Normally you would call the police. But in a true minarchist nation, or even an anarchist nation, you defend your property. The police is an unncessary luxury, and sometimes, a curse.
It should be. I’m an idealist, not a realist, if that makes sense. No where did I say that the U.S. is a small-government nation, and we can see that through the large, cancerous government we have today.
Consent of the governed is a vague construct, to be best. Personally, I pragmatically accept the government, but I don’t explicitly consent to it or any of its acts. I pay taxes NOT because I feel obligated to pay them, but because I will go to jail and be financially ruined by the government if I don’t.
The status quo favors my accepting the current taxation scheme and other government law. However, I would NOT voluntarily pay certain taxes. I would not pay into Social Security or Medicare, programs I find essentially flawed and non-constructive, by choice. I pay out of compulsion to do so by the government. I don’t mind certain taxation, spent for logical purposes. Hopefully, the government will keep taxation at least within reason.
I don’t think Congress wants to do this because they do the same thing of course not for the amount billionaires do. Still seems the logical place to start fix it to were an accounting wizard and army of lawyers can’t write everything off and pay nothing in taxes
Good god man, now there’s an answer. Your opening line hits the nail on the head, and it’s why I posed the question. Consent of the governed is such a nebulous construct. We’ve been grappling with it for hundreds of years, and will be until a big mass of ice and rock smacks into the planet and everything dies.
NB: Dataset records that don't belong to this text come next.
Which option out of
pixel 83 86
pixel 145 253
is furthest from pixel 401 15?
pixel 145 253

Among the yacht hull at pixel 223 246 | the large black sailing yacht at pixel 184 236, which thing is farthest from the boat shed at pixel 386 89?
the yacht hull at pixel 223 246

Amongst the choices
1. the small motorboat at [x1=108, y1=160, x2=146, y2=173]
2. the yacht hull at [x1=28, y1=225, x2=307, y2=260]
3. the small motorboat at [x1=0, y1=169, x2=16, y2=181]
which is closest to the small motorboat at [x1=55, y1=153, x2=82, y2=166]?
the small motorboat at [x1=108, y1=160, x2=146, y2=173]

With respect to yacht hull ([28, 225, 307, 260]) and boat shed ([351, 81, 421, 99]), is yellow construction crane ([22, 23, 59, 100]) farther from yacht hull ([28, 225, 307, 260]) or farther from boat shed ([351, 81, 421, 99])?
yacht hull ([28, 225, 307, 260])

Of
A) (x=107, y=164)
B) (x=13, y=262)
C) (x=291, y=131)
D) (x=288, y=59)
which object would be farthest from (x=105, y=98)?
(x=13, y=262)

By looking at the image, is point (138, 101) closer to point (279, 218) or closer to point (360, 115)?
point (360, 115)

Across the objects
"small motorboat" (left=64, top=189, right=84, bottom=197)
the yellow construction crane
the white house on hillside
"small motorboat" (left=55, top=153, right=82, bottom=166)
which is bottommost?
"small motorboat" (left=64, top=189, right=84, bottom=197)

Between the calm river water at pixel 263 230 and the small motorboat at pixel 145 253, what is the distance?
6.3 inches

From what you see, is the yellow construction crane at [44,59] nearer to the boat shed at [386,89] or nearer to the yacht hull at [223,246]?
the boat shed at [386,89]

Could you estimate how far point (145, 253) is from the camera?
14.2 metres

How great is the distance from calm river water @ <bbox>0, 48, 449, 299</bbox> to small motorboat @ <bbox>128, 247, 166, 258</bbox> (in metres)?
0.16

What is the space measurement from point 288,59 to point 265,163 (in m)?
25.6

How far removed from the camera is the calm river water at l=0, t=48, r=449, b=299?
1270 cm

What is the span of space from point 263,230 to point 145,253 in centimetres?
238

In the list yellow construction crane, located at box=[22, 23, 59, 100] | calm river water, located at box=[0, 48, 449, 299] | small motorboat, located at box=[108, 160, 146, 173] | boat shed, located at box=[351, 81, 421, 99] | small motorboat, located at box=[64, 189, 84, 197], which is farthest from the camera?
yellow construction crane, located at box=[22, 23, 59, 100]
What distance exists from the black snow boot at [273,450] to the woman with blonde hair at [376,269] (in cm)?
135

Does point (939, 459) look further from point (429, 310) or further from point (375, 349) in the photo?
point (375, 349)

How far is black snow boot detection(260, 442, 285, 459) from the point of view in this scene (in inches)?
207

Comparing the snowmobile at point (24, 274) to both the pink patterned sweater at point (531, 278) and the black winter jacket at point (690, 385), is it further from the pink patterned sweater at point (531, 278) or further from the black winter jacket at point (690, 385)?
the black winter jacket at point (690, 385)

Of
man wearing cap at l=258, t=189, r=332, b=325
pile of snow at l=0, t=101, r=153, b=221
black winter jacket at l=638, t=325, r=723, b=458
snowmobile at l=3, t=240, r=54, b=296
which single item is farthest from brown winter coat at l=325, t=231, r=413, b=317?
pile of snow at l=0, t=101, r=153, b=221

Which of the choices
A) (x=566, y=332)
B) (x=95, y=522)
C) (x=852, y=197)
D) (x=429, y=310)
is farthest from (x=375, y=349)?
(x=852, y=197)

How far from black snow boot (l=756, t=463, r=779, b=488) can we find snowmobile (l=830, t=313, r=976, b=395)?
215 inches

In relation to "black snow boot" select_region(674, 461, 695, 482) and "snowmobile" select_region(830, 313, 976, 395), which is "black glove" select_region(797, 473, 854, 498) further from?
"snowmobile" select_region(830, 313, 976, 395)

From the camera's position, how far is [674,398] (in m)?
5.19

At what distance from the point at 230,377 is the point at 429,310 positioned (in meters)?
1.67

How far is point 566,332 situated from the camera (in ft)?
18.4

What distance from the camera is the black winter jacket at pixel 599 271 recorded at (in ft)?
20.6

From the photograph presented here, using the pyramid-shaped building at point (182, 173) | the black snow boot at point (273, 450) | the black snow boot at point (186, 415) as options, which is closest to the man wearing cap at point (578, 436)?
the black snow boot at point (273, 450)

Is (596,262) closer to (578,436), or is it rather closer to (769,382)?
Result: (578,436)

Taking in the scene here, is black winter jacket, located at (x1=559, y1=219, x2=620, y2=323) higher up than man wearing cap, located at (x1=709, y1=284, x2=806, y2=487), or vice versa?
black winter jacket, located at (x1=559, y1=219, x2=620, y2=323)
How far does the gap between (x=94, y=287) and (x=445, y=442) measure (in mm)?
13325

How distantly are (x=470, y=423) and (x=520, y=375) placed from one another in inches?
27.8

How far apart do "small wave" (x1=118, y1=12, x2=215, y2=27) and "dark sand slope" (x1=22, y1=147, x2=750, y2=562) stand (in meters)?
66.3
Some guy comes up and puts a gun in my face. He takes $20,000 from me but leaves an automobile worth that amount of money.
It is STILL theft, even though he left a comparable value, because I did not desire to make the exchange. I would have preferred keeping the cash money.
Same with government.
I am not advocating tax avoidance, by the way.
Just stating a concept that taxation is theft, regardless of benefits received.
Now if you personally consent to the taxation, that might not be the case, but very few people explicitly consent to every form of taxation they are subjected to.